The most surprising thing about ClickHouse’s AggregatingMergeTree is that it doesn’t actually precompute aggregates at insert time; it precomputes intermediate aggregate states.
Let’s see this in action. Imagine we have a table to track website visits and want to count unique visitors per day.
CREATE TABLE website_visits (
visit_date Date,
user_id UInt64,
-- Other columns...
) ENGINE = AggregatingMergeTree()
ORDER BY visit_date;
Now, we insert some data. Each user_id will be processed by an aggregate function. We’ll use uniq(user_id) to count distinct users.
INSERT INTO website_visits (visit_date, user_id) VALUES
('2023-10-26', 101),
('2023-10-26', 102),
('2023-10-26', 101), -- Duplicate user
('2023-10-27', 103),
('2023-10-27', 101);
When you query this table, you don’t directly query the raw user_ids. Instead, you use a special argMax (or similar) function to finalize the aggregate state.
SELECT
visit_date,
uniqState(user_id) AS unique_users_state -- This is the intermediate state
FROM website_visits
GROUP BY visit_date;
This query returns unique_users_state, which is a binary blob representing the partial aggregation. To get the final count, you need another step:
SELECT
visit_date,
uniqMerge(unique_users_state) AS unique_users_count -- Finalize the state
FROM (
SELECT
visit_date,
uniqState(user_id) AS unique_users_state
FROM website_visits
GROUP BY visit_date
)
GROUP BY visit_date;
This returns 2 for '2023-10-26' (users 101, 102) and 2 for '2023-10-27' (users 103, 101). The magic is that uniqState doesn’t store 101, 102, 103. It stores a compact representation that allows merging and finalization.
The core problem AggregatingMergeTree solves is speeding up aggregation queries, especially on large datasets with repeated aggregations. Traditional GROUP BY queries on raw data require scanning all relevant rows and performing the aggregation from scratch every time. With AggregatingMergeTree, the aggregation process is split into two phases: creating intermediate states during inserts and merging/finalizing these states during queries. This drastically reduces the amount of data that needs to be processed at query time.
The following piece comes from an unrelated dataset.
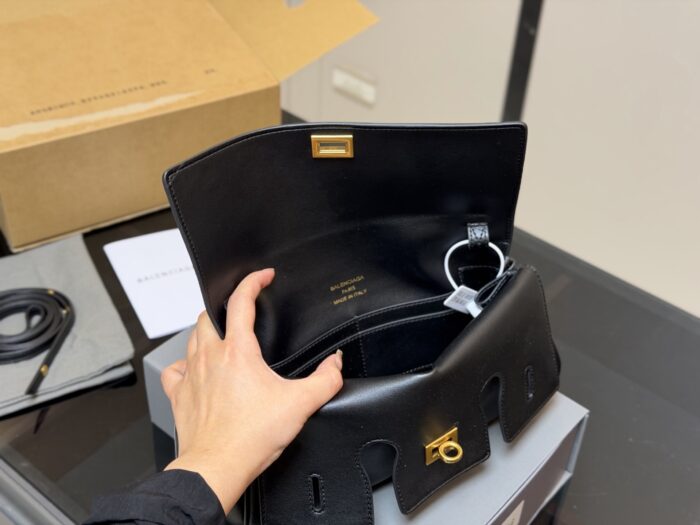 Balenciaga 25 Baguette Clutch - Image 4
Internally, each row inserted into an AggregatingMergeTree table doesn’t store the raw values for the aggregated columns. Instead, it stores the result of applying an aggregate function that returns a state (like uniqState, sumState, countState, avgState, groupArrayState). These state-returning functions produce a compact, often binary, representation of the aggregation progress.
When data is inserted, ClickHouse processes each row and updates the aggregate state for that part of the data. When data is merged (which happens in the background for MergeTree tables), the aggregate states from different data parts are merged using corresponding merge functions (e.g., uniqMerge, sumMerge, countMerge, avgMerge, groupArrayMerge). These merge functions are designed to combine two intermediate states into a new, combined state efficiently.
The query phase then reads these pre-merged aggregate states. Instead of processing raw data, it applies a finalization function (often the same function as the state-returning one, but without the State suffix, e.g., uniq, sum, count, avg) to the merged states to produce the final result. This is significantly faster because the expensive part of the aggregation (processing individual data points) has already been done and summarized into states.
The ORDER BY clause in AggregatingMergeTree is crucial. It determines how data parts are sorted and merged, which directly impacts the efficiency of merging the aggregate states. A good ORDER BY key will colocate data that is likely to be aggregated together, allowing for more effective state merging.
The key lever you control is the choice of aggregate functions. You must use the State variants for insertion and the corresponding Merge or finalization functions for querying. The performance gain comes from the fact that merging states is usually much faster than re-aggregating raw data. For example, merging two uniqState objects is orders of magnitude faster than scanning all unique user IDs from two sets of raw data.
When you define an AggregatingMergeTree table, the columns intended for aggregation don’t store raw data but rather the intermediate aggregate states. This means that a query like SELECT uniq(user_id) FROM my_agg_table will not work directly if user_id is supposed to be aggregated. Instead, you must explicitly use the State function during insertion (or have it implicitly applied by how you structure your data ingestion) and then use the Merge or finalization function during querying. The ORDER BY clause on the table definition is critical for performance; it dictates how data parts are sorted and merged, which directly impacts the efficiency of merging the aggregate states.
The next concept you’ll run into is how to handle multiple aggregate functions on the same set of data within an AggregatingMergeTree table, which often involves using Nested data structures or multiple aggregate columns.